▶ **Reading text**:
===============

I actually don't mind Julio talking to me about it anymore. Because I'm a step ahead now and have some satiable actions under my belt, I feel like reminiscing over refutable actions that I did to not be bothered by Julio's stupid accusations.

Oops

I have practically gone without a week of typing stuff on this blog. I guess I've been pretty inward the whole time because I have been wanting to keep my life a secret. I guess being so open about bad stuff makes me pretty uncomfortable. I might as well just be blunt and then if there's something wrong with me, then let the caring professionals convince me through analytical details the problems that I have and recommend me some paths that I should take. I think some people make a living off of that and some really enjoy the rewarding challenges of investing a bit of their energy into helping or mentoring people.

I find it to be very difficult on the topic of mentoring people. I just don't see it working for me all the time. It takes a lot of patience but sometimes I feel like I'm dealt with some people who are just not really that appealing and causing more problems for me, like they won't really communicate at a level I personally have a demand for. Maybe, I'm not really cut out to be a coach. I'm going to have to deal with a lot of stuff but I think there's some fun that could come out of literally having a passion for the game and just getting to relax at times.

Sunday, February 21, 2010

Some changes need to be made

I've managed to expose the weak frustrated characters of different people now. The majority of people in this world do not seem to mind me. I know how to deal with these few amount of people now. I seriously know now and feel very confident about it. I'm not so nervous or scared about it anymore. You know what, I refuse to be so angry about it too now. I refuse to be very mad to the point that I break my own home's windows with a baseball and excuse myself by saying that I'm an aspiring pitcher. I refuse to be so angry to the point of playing golf in my house and not caring if it travels to hit my old china plates. I refuse to let it get to me now. I refuse in all those things now. I just plainly refuse to lie about stuff too. I refuse to hide the truth and not let it out. I refuse now to be a bad person on rare occasions.  

Saturday, February 20, 2010

Dog Fight

My friend has three dogs- two dachsunds and a chubby small terrier. They look so cute, unfortunately, two of the dogs are male and the other is a new comer- a female. The two male dogs are fighting each other over the female. It's so funny because one of the male dogs is very gentle and won't bite and be very docile with everybody. He will whimper for attention. He then starts fighting the other male dog who is the more aggressive dog and ends up beating the snot out of it. It's so funny the chubby small dog just keeps growling and then attacks the dachsund and pins it. My friend told me they fight over the female dog- over who gets to keep her. It's all about the hormones I think. The chubby small dog will forget about fighting when he is at a distance of not seeing the female dog. It's so interesting that all of them are not even fixed, and the female dog has not ever been impregnated. I think the male dogs are too old now and just trying to settle a score of whose the better dog at winning the female dog's attention.

===============

▶ **Source material**:
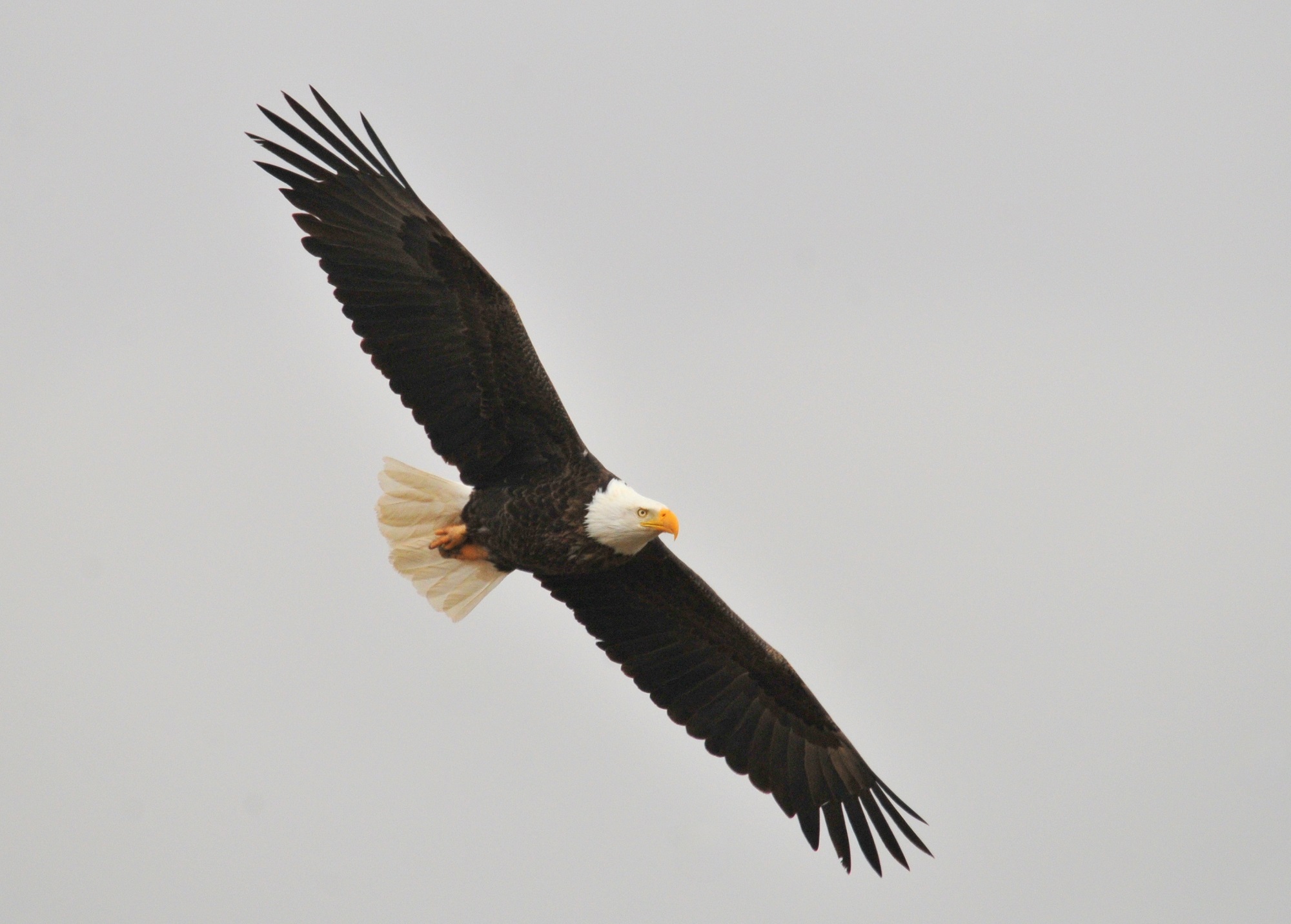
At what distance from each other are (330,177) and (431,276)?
87 centimetres

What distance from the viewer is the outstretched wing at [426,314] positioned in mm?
8953

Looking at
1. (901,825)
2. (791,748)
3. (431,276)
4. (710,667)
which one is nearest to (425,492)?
(431,276)

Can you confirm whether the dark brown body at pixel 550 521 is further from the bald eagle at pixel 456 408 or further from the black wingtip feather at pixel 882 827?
the black wingtip feather at pixel 882 827

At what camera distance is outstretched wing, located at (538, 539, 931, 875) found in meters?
10.1

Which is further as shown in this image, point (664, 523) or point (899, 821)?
point (899, 821)

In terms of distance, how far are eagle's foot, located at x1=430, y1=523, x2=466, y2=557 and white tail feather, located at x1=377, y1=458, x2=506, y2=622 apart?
41mm

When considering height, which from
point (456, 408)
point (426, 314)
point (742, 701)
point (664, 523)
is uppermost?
point (426, 314)

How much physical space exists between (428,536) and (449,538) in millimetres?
225

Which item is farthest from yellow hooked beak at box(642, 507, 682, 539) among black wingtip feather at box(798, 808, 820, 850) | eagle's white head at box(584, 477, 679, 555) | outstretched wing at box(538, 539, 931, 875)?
black wingtip feather at box(798, 808, 820, 850)

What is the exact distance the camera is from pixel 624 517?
350 inches

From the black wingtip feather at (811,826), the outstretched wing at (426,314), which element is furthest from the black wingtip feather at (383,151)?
the black wingtip feather at (811,826)

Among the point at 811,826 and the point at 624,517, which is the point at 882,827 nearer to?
the point at 811,826

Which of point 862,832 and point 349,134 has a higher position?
point 349,134

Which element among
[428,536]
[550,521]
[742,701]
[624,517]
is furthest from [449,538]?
[742,701]
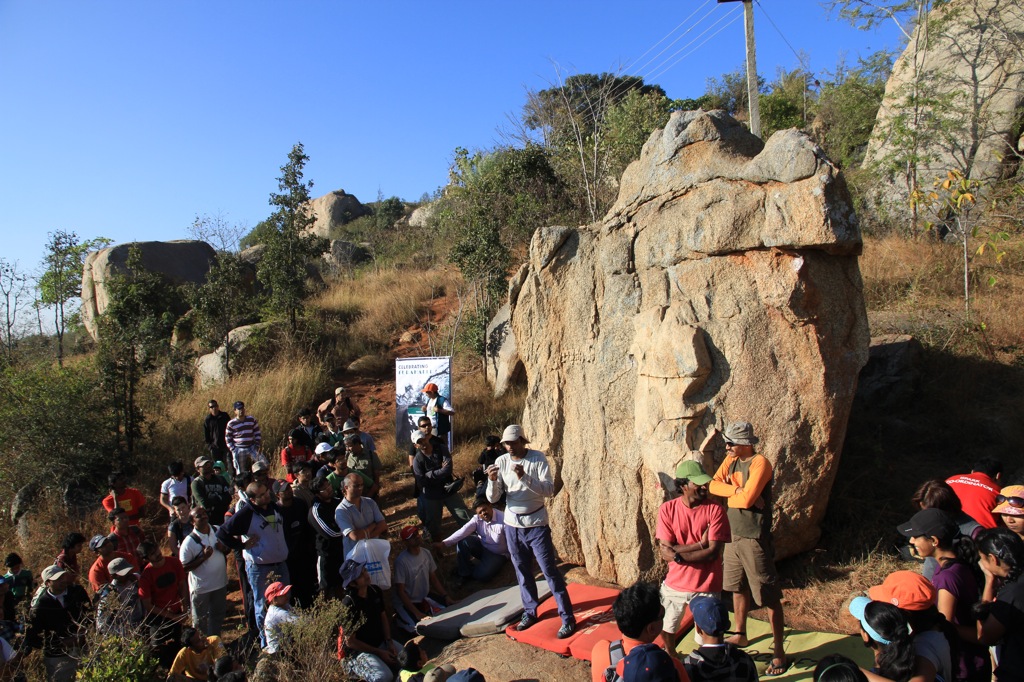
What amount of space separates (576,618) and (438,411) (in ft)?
13.2

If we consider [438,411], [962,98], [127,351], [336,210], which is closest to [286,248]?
[127,351]

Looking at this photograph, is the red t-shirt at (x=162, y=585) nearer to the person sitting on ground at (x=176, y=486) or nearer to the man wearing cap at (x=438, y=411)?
the person sitting on ground at (x=176, y=486)

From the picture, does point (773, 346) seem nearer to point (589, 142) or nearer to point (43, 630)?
point (43, 630)

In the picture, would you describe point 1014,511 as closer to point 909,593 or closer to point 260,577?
point 909,593

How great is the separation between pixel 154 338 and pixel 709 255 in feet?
34.8

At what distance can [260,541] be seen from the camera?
6.04 m

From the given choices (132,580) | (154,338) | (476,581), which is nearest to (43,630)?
(132,580)

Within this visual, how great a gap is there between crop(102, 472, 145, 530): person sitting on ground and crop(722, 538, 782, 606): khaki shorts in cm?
578

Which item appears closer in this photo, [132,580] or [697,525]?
[697,525]

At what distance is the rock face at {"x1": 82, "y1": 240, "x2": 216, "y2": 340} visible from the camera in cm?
1719

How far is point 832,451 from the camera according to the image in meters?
5.81

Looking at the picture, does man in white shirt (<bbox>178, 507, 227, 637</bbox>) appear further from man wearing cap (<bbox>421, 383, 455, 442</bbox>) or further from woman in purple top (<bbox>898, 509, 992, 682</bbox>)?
woman in purple top (<bbox>898, 509, 992, 682</bbox>)

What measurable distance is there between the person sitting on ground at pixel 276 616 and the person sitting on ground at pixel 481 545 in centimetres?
211

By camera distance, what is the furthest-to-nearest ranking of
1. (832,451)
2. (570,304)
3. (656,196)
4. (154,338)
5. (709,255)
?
(154,338) → (570,304) → (656,196) → (709,255) → (832,451)
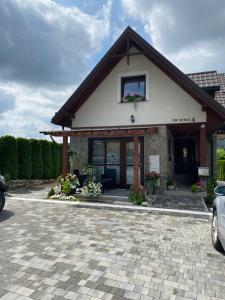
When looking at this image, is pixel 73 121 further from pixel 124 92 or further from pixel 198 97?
pixel 198 97

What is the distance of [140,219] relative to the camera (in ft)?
23.3

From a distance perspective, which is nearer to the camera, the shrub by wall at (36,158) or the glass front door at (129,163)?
the glass front door at (129,163)

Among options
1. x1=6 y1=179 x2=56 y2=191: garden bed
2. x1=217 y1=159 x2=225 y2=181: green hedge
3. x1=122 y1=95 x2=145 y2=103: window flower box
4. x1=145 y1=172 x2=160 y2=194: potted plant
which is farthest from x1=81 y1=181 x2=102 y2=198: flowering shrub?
x1=217 y1=159 x2=225 y2=181: green hedge

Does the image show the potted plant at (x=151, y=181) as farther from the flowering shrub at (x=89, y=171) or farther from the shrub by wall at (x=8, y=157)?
the shrub by wall at (x=8, y=157)

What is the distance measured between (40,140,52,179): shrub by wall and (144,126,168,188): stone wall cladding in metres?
8.00

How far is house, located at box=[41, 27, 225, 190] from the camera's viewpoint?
10.5 metres

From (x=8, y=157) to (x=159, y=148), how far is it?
8.00 meters

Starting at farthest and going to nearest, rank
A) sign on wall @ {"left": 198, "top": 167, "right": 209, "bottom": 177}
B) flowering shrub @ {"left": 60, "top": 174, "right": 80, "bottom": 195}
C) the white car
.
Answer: flowering shrub @ {"left": 60, "top": 174, "right": 80, "bottom": 195}, sign on wall @ {"left": 198, "top": 167, "right": 209, "bottom": 177}, the white car

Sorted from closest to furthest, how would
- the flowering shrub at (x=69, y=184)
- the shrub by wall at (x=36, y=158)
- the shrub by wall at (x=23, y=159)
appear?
1. the flowering shrub at (x=69, y=184)
2. the shrub by wall at (x=23, y=159)
3. the shrub by wall at (x=36, y=158)

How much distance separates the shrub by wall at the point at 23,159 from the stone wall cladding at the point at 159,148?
7.24 metres

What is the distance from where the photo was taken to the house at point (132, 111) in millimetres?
10500

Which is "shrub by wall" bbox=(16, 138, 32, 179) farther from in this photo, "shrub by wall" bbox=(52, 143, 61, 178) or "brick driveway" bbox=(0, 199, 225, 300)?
"brick driveway" bbox=(0, 199, 225, 300)

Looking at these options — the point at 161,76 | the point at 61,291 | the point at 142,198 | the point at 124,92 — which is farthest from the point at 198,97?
the point at 61,291

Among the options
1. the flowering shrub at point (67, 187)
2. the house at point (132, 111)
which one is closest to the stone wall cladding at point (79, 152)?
the house at point (132, 111)
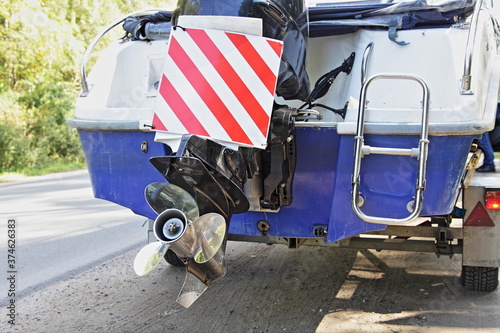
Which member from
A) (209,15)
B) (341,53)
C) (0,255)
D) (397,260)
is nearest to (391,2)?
(341,53)

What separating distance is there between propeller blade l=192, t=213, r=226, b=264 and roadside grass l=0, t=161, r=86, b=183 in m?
11.6

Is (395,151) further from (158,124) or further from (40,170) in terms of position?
(40,170)

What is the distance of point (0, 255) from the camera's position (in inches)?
246

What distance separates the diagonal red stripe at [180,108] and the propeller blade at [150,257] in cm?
65

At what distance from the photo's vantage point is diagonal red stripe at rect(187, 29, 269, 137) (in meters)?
3.36

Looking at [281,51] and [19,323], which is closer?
[281,51]

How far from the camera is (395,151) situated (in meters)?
3.38

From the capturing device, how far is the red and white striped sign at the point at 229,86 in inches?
132

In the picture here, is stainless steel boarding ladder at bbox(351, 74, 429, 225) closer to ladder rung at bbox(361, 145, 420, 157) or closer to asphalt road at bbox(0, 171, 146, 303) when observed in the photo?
ladder rung at bbox(361, 145, 420, 157)

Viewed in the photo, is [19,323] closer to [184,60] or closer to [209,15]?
[184,60]

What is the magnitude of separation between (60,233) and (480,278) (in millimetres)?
4803

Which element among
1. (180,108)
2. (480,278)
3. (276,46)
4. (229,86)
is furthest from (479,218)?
(180,108)

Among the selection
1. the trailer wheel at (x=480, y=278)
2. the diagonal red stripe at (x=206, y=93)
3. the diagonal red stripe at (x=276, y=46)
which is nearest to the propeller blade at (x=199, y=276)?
the diagonal red stripe at (x=206, y=93)

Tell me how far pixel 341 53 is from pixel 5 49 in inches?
536
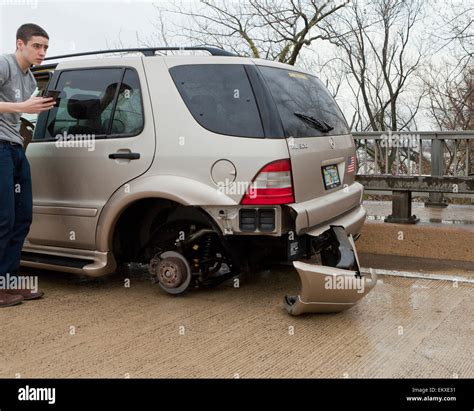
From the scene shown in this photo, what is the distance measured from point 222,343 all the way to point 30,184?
2.11m

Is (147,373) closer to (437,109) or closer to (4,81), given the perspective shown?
(4,81)

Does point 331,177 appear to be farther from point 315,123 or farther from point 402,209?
point 402,209

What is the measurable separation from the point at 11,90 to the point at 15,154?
0.49 meters

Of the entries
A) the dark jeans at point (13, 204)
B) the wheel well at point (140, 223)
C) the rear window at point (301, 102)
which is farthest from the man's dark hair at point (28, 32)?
the rear window at point (301, 102)

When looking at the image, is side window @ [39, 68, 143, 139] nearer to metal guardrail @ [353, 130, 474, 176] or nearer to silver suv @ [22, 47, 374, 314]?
silver suv @ [22, 47, 374, 314]

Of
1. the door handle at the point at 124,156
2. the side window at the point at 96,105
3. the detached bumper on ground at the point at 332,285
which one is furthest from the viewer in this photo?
the side window at the point at 96,105

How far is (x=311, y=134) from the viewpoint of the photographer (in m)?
4.28

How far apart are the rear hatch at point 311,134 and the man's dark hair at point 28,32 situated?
5.73 ft

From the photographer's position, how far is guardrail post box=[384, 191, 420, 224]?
20.3 feet

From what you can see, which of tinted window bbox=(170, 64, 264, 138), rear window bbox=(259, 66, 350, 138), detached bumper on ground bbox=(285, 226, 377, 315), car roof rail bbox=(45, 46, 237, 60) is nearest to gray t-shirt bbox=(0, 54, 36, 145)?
car roof rail bbox=(45, 46, 237, 60)

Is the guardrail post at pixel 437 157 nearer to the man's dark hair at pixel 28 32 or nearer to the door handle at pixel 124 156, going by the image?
the door handle at pixel 124 156

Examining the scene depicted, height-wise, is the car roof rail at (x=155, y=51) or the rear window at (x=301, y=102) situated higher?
the car roof rail at (x=155, y=51)

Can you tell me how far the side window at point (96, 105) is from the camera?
4.38 meters

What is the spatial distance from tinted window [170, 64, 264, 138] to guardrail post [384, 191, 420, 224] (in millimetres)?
2889
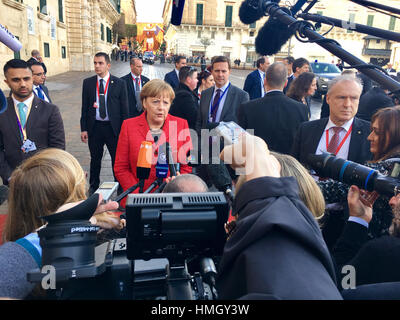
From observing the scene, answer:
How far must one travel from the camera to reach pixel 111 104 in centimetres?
464

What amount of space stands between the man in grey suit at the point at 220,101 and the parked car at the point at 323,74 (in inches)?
482

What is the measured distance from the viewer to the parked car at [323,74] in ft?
51.3

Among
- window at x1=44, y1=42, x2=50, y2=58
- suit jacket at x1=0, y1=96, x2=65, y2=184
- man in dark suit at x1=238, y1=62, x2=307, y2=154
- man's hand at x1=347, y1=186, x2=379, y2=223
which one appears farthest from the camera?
window at x1=44, y1=42, x2=50, y2=58

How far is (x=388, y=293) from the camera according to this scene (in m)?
1.01

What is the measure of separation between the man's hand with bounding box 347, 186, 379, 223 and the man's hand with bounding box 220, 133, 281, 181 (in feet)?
2.17

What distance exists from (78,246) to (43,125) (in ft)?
8.60

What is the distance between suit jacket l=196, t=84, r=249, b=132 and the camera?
14.6 feet

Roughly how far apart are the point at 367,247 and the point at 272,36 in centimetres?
120

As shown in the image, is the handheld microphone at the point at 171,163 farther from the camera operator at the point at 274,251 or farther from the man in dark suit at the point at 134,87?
the man in dark suit at the point at 134,87

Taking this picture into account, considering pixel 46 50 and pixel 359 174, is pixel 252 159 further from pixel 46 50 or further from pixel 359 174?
pixel 46 50

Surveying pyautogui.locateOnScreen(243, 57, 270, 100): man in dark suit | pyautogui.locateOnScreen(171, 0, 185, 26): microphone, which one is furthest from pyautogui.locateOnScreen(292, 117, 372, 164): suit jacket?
Result: pyautogui.locateOnScreen(243, 57, 270, 100): man in dark suit

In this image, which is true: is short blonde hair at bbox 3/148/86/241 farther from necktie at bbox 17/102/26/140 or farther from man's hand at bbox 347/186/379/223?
necktie at bbox 17/102/26/140

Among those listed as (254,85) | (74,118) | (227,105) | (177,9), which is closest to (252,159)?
(177,9)

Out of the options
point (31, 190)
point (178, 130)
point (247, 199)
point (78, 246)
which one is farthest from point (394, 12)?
point (178, 130)
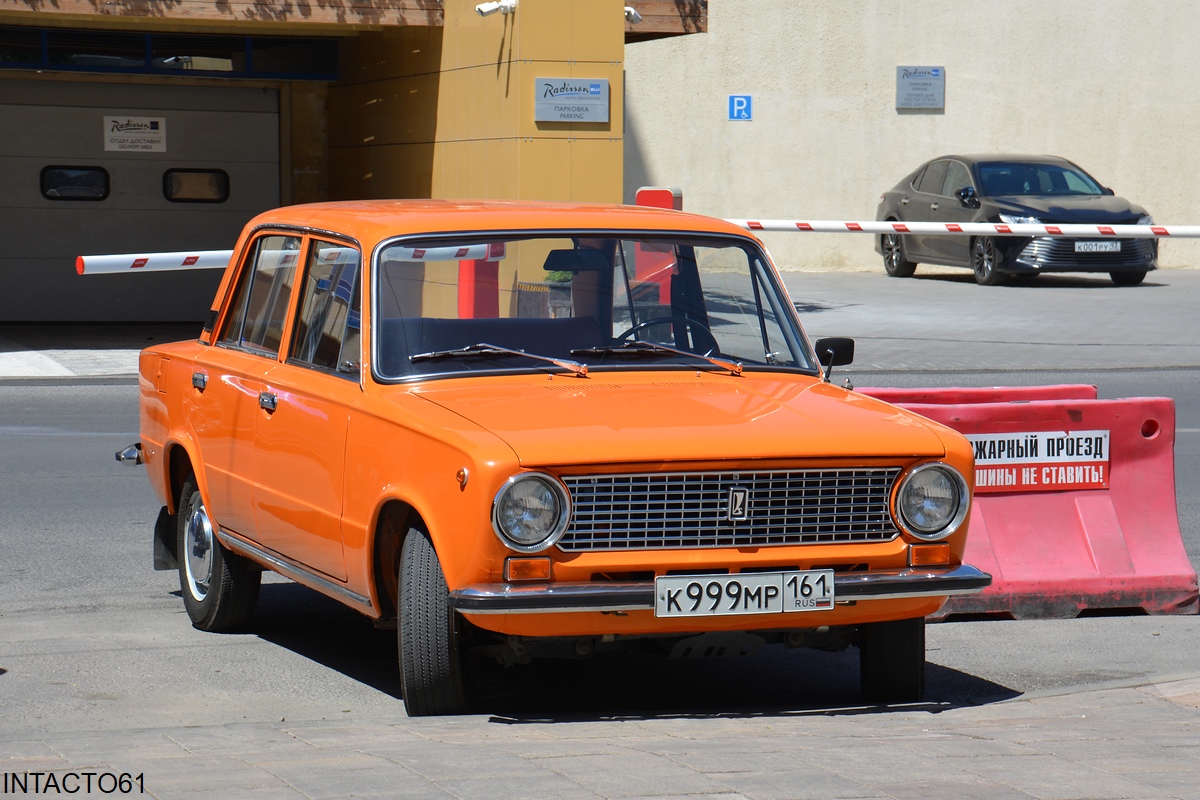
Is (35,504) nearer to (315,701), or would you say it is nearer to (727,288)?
(315,701)

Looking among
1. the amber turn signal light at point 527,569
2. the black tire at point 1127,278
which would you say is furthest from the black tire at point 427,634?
the black tire at point 1127,278

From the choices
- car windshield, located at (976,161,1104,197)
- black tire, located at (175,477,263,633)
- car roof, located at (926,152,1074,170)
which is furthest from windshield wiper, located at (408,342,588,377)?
car roof, located at (926,152,1074,170)

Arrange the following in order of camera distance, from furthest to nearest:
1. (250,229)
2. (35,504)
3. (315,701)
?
(35,504), (250,229), (315,701)

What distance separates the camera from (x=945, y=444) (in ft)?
17.6

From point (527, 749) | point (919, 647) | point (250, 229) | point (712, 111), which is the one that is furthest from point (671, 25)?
point (527, 749)

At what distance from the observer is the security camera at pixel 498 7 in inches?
639

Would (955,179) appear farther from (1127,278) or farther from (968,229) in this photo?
(968,229)

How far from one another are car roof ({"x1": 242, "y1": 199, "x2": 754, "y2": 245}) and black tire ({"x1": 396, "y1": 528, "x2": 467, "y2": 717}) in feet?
4.29

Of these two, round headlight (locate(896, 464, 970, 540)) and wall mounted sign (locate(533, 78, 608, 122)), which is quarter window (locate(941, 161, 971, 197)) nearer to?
wall mounted sign (locate(533, 78, 608, 122))

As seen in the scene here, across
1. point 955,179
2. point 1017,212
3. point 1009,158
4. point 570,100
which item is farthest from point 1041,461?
point 1009,158

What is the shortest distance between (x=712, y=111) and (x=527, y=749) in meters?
23.1

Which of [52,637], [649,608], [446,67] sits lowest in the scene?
[52,637]

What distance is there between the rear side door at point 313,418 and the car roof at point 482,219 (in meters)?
0.10

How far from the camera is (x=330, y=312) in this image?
242 inches
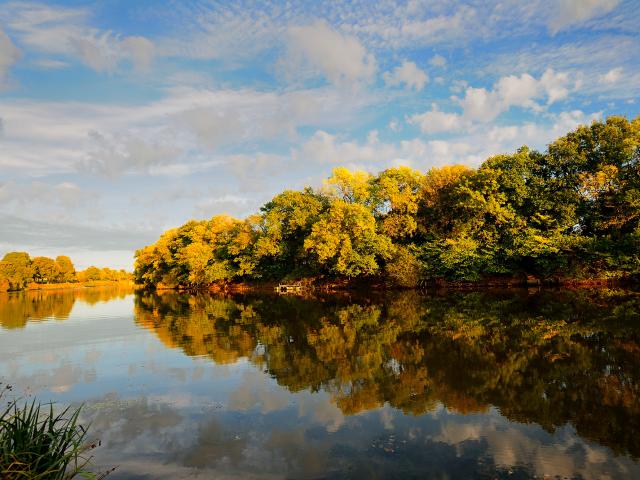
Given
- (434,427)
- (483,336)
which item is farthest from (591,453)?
(483,336)

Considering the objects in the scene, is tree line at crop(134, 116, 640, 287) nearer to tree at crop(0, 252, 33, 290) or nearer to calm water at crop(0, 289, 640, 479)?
calm water at crop(0, 289, 640, 479)

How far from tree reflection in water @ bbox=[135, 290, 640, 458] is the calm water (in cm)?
6

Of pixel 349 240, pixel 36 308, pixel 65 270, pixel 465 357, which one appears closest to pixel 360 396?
pixel 465 357

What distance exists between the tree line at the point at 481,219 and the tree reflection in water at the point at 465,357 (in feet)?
48.9

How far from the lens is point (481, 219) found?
45219 mm

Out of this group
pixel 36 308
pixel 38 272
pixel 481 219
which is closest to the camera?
pixel 36 308

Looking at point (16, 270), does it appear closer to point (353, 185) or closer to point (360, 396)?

===============

▶ **What is required**:
In the blog text, how many dogs does the writer's friend have?

▶ **Solved problem**:
Three.